La position du Maroc face à ce choix français n’a pas tardé à se faire connaître. En réponse à Emmanuel Macron, qui qualifiait lors d’une conférence de presse le 27 février à l’Élysée ses relations avec le Roi Mohammed VI «d’amicales», une «source officielle au sein du gouvernement marocain» affirmait en mars 2023, dans les colonnes du magazine Jeune Afrique, que les relations n’étaient «ni amicales ni bonnes, pas plus entre les deux gouvernements qu’entre le Palais royal et l’Élysée», rappelle Xavier Driencourt.
Or, poursuit-il, «pour des raisons identiques à celles qui nécessitent une relation normale ou au moins apaisée avec Alger, la France a besoin d’une relation apaisée avec le Maroc». Croire que le pari algérien dispensera la France de rapports amicaux et substantiels avec Rabat «est une erreur», juge-t-il, prenant pour exemple «les dossiers (politiques, sécuritaires, économiques, migratoires) sur lesquels la France doit travailler avec le Maroc» qui ne manquent pas.

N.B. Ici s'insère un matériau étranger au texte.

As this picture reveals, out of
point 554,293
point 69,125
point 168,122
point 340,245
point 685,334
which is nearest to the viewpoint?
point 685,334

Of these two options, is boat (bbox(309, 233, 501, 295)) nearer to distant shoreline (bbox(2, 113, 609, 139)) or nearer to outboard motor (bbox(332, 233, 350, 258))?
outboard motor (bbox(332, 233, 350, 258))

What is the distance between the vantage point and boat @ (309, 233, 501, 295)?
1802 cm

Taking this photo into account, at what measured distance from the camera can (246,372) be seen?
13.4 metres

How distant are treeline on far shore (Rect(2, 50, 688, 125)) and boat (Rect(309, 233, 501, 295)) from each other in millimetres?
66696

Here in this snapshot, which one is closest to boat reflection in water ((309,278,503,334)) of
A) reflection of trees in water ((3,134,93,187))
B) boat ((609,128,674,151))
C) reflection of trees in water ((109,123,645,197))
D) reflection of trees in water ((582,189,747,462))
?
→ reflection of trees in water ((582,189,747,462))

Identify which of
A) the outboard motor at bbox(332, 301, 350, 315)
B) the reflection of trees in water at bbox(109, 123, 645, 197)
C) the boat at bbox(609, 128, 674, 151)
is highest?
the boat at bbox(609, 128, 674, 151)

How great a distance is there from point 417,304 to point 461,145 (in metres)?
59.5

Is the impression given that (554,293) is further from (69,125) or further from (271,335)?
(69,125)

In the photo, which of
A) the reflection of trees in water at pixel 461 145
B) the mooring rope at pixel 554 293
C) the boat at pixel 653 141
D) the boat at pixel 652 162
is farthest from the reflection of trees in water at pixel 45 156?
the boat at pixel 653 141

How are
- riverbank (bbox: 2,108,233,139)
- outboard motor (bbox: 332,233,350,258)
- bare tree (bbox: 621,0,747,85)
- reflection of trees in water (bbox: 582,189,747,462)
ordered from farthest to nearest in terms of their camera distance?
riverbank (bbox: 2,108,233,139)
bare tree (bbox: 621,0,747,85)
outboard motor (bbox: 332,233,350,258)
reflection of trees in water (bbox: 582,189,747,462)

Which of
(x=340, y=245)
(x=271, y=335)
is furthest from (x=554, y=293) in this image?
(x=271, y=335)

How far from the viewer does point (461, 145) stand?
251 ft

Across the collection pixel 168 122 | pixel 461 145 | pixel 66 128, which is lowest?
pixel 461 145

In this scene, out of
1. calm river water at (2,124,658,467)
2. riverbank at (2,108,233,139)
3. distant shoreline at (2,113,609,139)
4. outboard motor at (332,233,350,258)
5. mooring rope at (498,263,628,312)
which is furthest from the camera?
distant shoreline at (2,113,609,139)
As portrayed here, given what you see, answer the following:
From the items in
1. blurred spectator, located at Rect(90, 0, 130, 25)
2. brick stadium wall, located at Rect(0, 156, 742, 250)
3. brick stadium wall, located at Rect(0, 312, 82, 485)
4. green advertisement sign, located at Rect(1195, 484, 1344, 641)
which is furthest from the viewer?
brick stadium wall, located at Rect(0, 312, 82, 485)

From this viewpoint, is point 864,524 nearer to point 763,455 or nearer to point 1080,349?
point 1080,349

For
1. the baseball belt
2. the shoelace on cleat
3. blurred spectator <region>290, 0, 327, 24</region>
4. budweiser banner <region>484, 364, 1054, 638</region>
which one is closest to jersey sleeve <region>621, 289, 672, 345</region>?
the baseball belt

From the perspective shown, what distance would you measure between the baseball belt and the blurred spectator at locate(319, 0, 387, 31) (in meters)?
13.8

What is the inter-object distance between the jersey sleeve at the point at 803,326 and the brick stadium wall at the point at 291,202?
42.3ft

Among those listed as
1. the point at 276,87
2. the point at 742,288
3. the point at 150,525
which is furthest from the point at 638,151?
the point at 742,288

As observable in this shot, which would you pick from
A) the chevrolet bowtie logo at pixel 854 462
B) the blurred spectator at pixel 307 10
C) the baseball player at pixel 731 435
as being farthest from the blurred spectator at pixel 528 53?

Cette exclusivité du choix en faveur d’Alger faite par Emmanuel Macron, alors même que «la politique française, y compris du temps de François Mitterrand et François Hollande et évidemment sous les présidences Chirac et Sarkozy, était faite d’un équilibre», relève l’auteur de la note, laisse en quelque sorte «filer» le Maroc vers d’autres alliés ou partenaires, parmi lesquels l’Espagne, les États-Unis, Israël, mais aussi la Chine.
Bien sûr, argumente-t-il, «certains dossiers sont délicats ou épineux, comme la question migratoire ou celle du Sahara occidental», mais étaie-t-il, «se contenter de jeter un voile pudique ne peut être une solution», et la France «doit reprendre l’initiative. Peut-être pas seule et en réfléchissant à un schéma nouveau».
Ainsi, si Nicolas Sarkozy avait conçu l’Union pour la Méditerranée en 2008, mais dont le «format (trop) vaste en limitait l’efficacité», la France d’aujourd’hui «pourrait imaginer une formule inédite, bien que difficile», entrevoit-il.
Celle-ci consisterait à s’accorder avec l’Espagne et l’Italie, «confrontées aux mêmes problèmes que la France (crises migratoires, sécurité, approvisionnements énergétiques, Sahel, dossiers économiques)» et en ayant en vis-à-vis les trois pays du Maghreb (Algérie, Maroc, Tunisie). Il s’agirait ainsi de «tenter de réchauffer notre relation avec Rabat, aider au dialogue entre Madrid et Alger (qui ont aujourd’hui gelé leurs relations) et, qui sait, faciliter la discussion entre le Maroc et l’Algérie».
Et de conclure que cette idée «d’un 3+3, diplomatiquement complexe, politiquement risquée, mériterait à tout le moins une étude approfondie».